Les sanctions sont plutôt bien conçues. Tant que le quota de 40 % de femmes n’est pas atteint, les jetons de présence sont gelés, mais ils pourront être récupérés de façon rétroactive. Toutes les nominations masculines qui prendraient la place des femmes seront déclarées nulles et non avenues, et les commissaires aux comptes devront le signaler.


Votre cabinet s’est spécialisé dans la féminisation des instances de gouvernance. Comment encouragez-vous les femmes à être candidates à des conseils d’administration ?


Les femmes sont accros à la performance et à l’excellence mais elles peuvent être leurs propres ennemies. Quand une entreprise propose une promotion, un homme qui remplit 50 % du profil demandé n’hésitera pas à se présenter, tandis qu’une femme n’osera pas tant qu’elle n’atteint pas 120 %. Elle doit faire preuve de davantage d’audace et de culot pour postuler à des fonctions où elle est parfaitement légitime.

Comment les préparez-vous à être administratrices ?
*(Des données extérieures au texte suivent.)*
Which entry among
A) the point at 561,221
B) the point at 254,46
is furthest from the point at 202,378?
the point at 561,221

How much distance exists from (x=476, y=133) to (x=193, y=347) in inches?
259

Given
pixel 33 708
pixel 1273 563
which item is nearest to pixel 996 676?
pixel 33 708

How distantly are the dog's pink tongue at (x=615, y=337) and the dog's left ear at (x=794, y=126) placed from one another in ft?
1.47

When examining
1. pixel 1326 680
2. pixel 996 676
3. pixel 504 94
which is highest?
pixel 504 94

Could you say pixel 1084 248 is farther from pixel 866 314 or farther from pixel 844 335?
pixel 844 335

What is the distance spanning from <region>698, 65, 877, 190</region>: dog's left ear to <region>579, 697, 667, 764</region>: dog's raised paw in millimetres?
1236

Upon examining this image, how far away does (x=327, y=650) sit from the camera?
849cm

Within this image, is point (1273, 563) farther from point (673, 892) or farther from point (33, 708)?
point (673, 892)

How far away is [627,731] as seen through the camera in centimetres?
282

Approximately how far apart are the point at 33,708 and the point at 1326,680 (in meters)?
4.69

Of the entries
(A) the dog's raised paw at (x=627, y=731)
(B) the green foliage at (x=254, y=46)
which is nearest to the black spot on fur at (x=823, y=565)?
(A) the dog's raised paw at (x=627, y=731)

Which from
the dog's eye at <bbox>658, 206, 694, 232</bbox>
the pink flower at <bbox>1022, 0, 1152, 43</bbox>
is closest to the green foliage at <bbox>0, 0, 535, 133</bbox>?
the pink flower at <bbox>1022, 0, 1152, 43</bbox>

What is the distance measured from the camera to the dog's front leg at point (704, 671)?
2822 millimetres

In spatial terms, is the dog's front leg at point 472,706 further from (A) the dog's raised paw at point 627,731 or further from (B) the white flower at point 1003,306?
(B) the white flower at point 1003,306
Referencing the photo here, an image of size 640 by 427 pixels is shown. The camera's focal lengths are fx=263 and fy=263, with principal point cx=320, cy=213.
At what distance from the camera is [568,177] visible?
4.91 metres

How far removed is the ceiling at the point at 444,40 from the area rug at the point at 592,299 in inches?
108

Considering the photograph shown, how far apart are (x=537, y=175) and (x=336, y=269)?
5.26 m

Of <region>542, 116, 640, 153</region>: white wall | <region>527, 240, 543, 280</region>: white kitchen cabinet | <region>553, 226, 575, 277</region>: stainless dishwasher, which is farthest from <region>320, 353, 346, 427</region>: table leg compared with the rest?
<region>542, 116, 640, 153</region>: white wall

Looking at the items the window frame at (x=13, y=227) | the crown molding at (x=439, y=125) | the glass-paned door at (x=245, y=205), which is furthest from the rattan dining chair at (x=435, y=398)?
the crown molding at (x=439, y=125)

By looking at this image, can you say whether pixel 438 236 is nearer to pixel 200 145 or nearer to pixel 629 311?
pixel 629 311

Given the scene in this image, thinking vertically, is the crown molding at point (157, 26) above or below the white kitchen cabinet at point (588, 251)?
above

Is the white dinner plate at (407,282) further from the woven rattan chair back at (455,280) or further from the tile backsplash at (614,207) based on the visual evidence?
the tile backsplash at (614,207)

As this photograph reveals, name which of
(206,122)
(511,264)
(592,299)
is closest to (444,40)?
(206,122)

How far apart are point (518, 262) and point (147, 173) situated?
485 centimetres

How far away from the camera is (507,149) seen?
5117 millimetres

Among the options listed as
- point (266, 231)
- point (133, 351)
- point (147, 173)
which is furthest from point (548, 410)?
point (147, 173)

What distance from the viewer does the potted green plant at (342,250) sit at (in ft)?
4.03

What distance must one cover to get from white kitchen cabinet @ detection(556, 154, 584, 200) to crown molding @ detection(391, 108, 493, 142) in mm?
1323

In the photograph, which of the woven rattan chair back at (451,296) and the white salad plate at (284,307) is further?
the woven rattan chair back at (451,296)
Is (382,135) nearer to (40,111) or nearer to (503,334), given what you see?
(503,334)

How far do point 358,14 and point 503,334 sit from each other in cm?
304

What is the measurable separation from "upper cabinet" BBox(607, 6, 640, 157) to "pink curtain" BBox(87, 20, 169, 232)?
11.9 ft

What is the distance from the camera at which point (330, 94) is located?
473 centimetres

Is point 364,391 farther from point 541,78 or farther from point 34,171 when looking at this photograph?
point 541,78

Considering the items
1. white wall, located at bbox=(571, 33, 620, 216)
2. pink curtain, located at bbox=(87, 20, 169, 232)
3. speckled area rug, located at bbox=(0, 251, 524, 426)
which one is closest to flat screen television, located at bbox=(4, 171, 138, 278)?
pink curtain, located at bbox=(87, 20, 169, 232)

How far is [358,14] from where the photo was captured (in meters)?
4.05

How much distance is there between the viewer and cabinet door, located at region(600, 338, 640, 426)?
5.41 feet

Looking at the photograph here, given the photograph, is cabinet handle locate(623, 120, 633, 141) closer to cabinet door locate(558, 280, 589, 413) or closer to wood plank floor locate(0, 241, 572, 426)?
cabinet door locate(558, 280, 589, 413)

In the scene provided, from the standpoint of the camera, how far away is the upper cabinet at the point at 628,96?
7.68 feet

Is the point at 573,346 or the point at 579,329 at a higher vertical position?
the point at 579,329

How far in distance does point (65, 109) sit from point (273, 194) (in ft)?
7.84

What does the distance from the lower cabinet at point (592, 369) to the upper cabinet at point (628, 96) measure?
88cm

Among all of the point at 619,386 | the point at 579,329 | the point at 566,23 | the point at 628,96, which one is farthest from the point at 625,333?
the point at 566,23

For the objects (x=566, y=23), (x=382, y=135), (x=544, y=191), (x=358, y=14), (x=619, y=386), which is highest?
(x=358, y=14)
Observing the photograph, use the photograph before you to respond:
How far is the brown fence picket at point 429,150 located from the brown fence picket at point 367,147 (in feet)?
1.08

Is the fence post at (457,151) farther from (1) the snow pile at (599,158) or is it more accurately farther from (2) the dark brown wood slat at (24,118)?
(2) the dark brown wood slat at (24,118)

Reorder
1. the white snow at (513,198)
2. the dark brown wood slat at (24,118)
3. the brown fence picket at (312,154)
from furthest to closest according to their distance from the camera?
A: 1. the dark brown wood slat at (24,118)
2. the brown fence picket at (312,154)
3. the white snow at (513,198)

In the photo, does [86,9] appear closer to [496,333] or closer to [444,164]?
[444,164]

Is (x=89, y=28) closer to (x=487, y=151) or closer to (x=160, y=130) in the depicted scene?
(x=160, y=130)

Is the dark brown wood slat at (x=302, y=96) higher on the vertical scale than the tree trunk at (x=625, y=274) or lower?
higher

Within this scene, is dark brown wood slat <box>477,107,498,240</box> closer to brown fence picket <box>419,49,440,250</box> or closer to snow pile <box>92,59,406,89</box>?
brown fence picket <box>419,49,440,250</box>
Nous avons monté un programme court et efficace à base de modules de stratégie, finance, communication financière, media training, coaching, etc. avec des experts aguerris, comme Jean-Michel Monnot, ancien directeur de la diversité chez Sodexo. Ce programme est destiné aux hauts potentiels des entreprises qui visent des mandats ou l’accès aux comex. Par ailleurs, Daniel Bos, administrateur de l’IFA, a mis en place un outil pertinent pour améliorer la professionnalisation des conseils : l’évaluation est faite à la fois en amont et en aval de la formation pour mieux en mesurer l’impact.


La France est-elle en retard ou en avance sur la féminisation de la gouvernance ?

Elle est plutôt dans une bonne moyenne, mais la quasi-totalité des pays sont très en retard. La Norvège est la plus avancée, et les résultats des entreprises administrées par des femmes y sont bien meilleurs. Autre pays très en avance : la Chine, qui compte de nombreuses entreprises présidées par des femmes. En Allemagne, le pays d’Angela Merkel, c’est la catastrophe, et nous essayons de proposer nos candidates pour remplir leurs quotas. Et ce n’est pas mieux au Japon ni aux Etats-Unis.


Quel message passeriez-vous aux Entrepreneurs d’avenir ?

Je commencerais par leur dire que les femmes adorent l’entrepreneuriat. Bpifrance a fait appel à nos candidates, qui sont très sensibles à la possibilité de rejoindre les startups dans lesquelles elle investit. Si un projet les intéresse, même s’il y a peu de moyens, elles peuvent le porter très loin en apportant réseau et compétences. Elles ont plus conscience du temps long, et sont plus sensibles au développement durable et à la RSE que les hommes. D’ailleurs, la mixité des instances de gouvernance améliore le bilan RSE des entreprises. Les entreprises qui ont un CA mais n’ont pas les moyens de s’offrir des consultants trop chers, auraient donc tout intérêt à profiter de ces compétences féminines.